Aux sources de la bière

Dossier présenté par Vincent dans l’émission spéciale bière #313

Dans le bain !

Plongeons ensemble allègrement aux sources de la bière, dans un bain aussi salvateur qu’instructif. Comme on disait tout à l’heure il y a des échanges constants entre bière et progrès technique depuis les origines de ce doux breuvage. La bière est si intimement liée aux anciennes civilisations qu’on finit par se demander si elle a pas joué un rôle dans leur essor !

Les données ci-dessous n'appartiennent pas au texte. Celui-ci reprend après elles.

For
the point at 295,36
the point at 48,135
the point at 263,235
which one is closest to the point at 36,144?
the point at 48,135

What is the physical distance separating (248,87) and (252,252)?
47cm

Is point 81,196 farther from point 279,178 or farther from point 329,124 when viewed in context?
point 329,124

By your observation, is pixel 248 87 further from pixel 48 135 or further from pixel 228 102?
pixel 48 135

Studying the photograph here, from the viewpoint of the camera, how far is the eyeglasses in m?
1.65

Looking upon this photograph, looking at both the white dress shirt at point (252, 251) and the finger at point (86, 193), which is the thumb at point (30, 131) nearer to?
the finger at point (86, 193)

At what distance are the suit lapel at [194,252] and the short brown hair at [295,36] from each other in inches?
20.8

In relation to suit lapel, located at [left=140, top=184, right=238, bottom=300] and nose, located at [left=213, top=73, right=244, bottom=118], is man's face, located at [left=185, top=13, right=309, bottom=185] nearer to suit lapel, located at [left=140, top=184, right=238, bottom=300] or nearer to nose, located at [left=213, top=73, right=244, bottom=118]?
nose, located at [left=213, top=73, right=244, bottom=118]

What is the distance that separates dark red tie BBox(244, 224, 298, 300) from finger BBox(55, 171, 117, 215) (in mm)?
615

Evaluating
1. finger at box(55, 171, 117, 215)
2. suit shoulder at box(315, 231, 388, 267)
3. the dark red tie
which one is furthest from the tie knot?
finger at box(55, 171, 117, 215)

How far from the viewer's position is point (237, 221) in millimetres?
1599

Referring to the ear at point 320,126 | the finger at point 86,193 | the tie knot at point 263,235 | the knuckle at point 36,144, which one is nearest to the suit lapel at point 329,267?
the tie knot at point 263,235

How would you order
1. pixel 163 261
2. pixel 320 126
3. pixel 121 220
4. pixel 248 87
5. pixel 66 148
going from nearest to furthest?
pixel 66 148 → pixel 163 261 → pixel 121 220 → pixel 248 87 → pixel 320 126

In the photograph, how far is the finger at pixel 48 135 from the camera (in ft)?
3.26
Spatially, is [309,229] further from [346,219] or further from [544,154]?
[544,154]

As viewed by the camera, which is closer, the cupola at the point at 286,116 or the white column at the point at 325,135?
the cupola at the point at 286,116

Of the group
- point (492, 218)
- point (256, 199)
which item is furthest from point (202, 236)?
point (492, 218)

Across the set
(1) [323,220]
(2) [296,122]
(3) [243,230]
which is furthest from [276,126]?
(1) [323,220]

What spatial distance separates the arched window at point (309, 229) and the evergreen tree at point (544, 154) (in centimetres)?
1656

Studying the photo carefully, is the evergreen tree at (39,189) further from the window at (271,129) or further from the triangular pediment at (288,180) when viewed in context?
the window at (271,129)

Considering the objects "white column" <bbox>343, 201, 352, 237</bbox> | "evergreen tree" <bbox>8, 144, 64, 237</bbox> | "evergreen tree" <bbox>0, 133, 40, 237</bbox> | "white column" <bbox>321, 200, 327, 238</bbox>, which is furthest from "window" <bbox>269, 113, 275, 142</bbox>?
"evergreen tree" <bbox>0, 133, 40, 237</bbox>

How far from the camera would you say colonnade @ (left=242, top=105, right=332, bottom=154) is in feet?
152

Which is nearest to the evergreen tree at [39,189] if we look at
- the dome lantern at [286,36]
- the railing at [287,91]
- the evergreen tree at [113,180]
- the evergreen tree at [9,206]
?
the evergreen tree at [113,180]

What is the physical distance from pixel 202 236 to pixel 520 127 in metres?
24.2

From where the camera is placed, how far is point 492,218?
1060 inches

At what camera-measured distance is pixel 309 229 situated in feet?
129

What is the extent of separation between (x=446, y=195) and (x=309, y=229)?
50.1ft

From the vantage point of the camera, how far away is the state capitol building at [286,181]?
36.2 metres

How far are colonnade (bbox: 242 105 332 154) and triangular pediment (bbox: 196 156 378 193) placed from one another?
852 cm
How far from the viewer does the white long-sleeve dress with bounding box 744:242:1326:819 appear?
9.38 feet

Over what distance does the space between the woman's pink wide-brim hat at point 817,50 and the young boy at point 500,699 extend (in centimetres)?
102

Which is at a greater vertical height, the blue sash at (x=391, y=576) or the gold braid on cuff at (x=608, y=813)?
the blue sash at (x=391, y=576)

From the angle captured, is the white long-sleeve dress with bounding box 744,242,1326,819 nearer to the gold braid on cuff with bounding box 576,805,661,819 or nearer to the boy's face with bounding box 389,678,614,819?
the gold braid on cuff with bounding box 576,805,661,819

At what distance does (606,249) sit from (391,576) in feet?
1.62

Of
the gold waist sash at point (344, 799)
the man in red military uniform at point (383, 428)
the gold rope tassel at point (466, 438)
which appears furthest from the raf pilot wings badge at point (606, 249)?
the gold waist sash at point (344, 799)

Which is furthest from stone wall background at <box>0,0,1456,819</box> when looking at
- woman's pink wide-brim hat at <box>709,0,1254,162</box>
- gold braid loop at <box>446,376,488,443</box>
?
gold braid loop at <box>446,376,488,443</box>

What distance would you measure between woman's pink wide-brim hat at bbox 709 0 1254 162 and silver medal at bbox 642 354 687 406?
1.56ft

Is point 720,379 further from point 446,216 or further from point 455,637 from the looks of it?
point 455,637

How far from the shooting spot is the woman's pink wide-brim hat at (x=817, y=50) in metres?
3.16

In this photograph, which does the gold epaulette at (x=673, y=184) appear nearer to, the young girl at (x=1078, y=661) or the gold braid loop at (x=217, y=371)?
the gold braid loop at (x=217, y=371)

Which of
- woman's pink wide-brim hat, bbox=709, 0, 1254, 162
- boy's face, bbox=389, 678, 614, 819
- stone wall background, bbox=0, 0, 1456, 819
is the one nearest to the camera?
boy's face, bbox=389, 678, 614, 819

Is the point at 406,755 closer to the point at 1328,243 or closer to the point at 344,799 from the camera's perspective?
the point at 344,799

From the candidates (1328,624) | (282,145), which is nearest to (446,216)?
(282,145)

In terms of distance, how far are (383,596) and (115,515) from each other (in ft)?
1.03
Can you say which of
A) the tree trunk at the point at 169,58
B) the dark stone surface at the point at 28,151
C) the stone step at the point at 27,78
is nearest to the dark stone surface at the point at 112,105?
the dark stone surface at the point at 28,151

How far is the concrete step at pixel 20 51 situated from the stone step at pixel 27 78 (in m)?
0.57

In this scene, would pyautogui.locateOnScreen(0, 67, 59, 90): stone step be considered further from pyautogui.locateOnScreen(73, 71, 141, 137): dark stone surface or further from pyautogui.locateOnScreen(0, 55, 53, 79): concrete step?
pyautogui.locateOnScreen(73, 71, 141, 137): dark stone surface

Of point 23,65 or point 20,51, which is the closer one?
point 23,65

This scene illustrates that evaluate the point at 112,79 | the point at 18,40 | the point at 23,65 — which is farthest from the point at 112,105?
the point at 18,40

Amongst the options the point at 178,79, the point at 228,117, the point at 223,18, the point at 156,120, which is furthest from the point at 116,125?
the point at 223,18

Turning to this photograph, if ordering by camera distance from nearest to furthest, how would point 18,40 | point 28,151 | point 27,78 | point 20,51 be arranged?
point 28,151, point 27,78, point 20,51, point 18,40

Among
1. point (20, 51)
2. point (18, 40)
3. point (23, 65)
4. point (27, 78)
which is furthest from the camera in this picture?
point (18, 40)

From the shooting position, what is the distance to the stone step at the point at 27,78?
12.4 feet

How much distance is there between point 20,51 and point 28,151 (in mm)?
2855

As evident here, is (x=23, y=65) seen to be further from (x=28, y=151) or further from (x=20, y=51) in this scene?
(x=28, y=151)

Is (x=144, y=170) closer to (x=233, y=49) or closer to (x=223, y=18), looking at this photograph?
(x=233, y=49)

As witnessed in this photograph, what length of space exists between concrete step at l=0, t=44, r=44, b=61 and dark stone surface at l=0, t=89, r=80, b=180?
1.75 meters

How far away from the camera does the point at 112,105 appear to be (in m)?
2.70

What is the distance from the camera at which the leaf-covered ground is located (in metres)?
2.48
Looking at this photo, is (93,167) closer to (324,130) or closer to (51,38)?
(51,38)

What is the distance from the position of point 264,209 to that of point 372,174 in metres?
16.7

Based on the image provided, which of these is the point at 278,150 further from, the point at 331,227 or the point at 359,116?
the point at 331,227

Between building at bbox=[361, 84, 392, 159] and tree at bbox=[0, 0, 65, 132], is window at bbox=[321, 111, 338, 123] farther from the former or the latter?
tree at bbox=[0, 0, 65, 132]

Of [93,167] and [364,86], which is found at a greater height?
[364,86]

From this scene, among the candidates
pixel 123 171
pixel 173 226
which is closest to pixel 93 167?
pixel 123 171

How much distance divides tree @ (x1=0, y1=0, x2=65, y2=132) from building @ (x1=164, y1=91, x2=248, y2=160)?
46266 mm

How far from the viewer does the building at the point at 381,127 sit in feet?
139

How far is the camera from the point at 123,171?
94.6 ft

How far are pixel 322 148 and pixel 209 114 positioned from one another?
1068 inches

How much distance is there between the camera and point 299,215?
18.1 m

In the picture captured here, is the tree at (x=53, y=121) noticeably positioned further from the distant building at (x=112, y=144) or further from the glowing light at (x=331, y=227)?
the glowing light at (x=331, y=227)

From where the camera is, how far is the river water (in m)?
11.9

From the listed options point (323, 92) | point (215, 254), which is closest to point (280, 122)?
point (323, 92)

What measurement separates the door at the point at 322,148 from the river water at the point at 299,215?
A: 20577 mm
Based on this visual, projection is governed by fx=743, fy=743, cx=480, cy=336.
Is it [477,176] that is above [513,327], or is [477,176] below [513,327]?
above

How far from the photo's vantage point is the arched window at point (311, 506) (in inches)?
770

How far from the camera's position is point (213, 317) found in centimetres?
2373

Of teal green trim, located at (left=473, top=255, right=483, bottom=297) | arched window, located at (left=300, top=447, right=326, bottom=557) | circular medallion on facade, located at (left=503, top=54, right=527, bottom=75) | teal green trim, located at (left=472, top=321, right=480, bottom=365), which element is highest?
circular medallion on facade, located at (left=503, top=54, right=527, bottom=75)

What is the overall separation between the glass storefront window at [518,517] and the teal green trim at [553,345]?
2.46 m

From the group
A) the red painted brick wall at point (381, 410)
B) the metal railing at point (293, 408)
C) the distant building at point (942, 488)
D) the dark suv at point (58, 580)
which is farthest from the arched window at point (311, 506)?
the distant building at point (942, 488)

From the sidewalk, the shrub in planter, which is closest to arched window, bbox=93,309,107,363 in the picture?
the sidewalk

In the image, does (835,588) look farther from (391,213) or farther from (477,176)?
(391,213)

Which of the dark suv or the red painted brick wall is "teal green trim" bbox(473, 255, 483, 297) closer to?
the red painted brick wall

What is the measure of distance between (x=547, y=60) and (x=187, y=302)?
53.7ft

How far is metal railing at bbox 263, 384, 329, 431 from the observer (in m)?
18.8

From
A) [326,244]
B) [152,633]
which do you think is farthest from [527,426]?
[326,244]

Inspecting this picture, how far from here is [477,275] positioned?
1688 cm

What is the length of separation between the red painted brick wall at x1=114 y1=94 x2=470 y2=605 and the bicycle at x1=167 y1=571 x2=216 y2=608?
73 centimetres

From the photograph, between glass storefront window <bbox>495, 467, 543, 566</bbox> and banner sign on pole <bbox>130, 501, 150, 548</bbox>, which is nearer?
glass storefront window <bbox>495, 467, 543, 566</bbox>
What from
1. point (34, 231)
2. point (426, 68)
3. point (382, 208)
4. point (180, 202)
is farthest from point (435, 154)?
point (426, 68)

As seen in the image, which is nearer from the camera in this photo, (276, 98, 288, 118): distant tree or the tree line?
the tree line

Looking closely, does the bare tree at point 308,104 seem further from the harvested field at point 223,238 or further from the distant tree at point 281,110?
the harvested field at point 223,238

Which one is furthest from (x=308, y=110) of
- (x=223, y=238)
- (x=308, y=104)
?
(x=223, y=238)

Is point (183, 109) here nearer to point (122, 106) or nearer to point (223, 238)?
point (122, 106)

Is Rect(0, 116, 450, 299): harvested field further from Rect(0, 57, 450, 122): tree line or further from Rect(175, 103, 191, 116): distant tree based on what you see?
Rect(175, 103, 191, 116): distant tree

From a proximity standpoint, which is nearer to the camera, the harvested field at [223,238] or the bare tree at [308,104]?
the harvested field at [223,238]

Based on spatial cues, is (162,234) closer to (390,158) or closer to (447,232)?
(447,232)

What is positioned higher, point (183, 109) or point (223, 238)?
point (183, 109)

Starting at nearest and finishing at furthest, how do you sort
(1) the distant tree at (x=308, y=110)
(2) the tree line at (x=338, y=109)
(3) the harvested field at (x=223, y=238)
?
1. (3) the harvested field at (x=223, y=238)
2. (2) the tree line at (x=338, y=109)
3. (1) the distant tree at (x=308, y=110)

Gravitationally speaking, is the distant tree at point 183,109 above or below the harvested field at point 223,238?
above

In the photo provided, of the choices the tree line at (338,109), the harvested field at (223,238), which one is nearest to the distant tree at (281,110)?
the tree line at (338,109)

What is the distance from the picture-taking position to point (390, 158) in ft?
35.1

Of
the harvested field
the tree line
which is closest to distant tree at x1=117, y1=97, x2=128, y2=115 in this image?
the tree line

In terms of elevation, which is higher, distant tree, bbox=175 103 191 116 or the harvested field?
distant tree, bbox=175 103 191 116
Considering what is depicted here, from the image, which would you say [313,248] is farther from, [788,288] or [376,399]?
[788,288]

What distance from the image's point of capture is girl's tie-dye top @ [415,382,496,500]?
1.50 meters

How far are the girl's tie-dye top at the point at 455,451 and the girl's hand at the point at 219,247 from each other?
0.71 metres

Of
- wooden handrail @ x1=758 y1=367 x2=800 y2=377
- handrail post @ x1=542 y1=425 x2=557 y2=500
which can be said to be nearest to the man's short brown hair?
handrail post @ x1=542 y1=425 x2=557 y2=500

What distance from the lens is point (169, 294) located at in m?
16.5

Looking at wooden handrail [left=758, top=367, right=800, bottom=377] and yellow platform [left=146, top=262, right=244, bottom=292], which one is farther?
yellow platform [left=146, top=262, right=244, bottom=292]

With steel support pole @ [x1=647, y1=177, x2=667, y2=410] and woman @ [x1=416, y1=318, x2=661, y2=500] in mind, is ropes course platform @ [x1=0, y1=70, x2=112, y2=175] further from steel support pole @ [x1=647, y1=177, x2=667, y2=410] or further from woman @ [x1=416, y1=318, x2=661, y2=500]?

Avant d’explorer ces racines historiques j’aimerais faire un hommage aux travaux de Patrick Mc Govern. Il est archéologue au muséum d’archéologie de Pennsylvanie, et c’est en quelque sorte l’Indiana Jones de la picole. Le temple maudit et le crane de cristal en moins. Il fait référence en matière d’archéo-alcoolisme. Lui et son équipe ont publié en 2004 dans la revue américaine Proceedings of the National Academy of Science, un article qui a fait grand bruit. Ils y décrivent des tessons de poteries vieux de 9000 ans, trouvés sur le site de Jiahu aux abords du fleuve jaune, dans le centre de la Chine. Sur la paroi de ces tessons, ils ont détecté quelques molécules, à l’état de traces, dont l’étude a permis de donner une idée du liquide contenu dans ces poteries il y a des millénaires… Ils ont trouvé sur ces tessons les traces de la plus ancienne boisson fermentée à base de céréale connue à l’heure actuelle. La plus vieille trace de picole vient de Chine !  Cette boisson ne devait pas avoir grand-chose en commun avec nos bières modernes. Il semblerait qu’elle était plutôt un hybride de bière, d’hydromel et de vin, car ils ont trouvé ce qui semble être des résidus de riz, de miel et d’un fruit – potentiellement de l’aubépine et/ou du raisin.

Les origines

Il y a donc un foyer d’apparition de boissons fermentées en Chine. Mais la découverte de la fermentation est un phénomène qui a du se produire indépendamment de nombreuses fois au cours de l’histoire, et dans des lieux différents. Là où ça prend vraiment fière allure c’est dans la grande région de domestication des céréales, la Mésopotamie, le foyer de l’antique civilisation de Sumer. Avec la seconde révolution agricole, l’apparition du tour de potier, les premières cités états, il y a tout ce qui faut de technique et d’organisation sociale pour passer à l’échelle supérieure.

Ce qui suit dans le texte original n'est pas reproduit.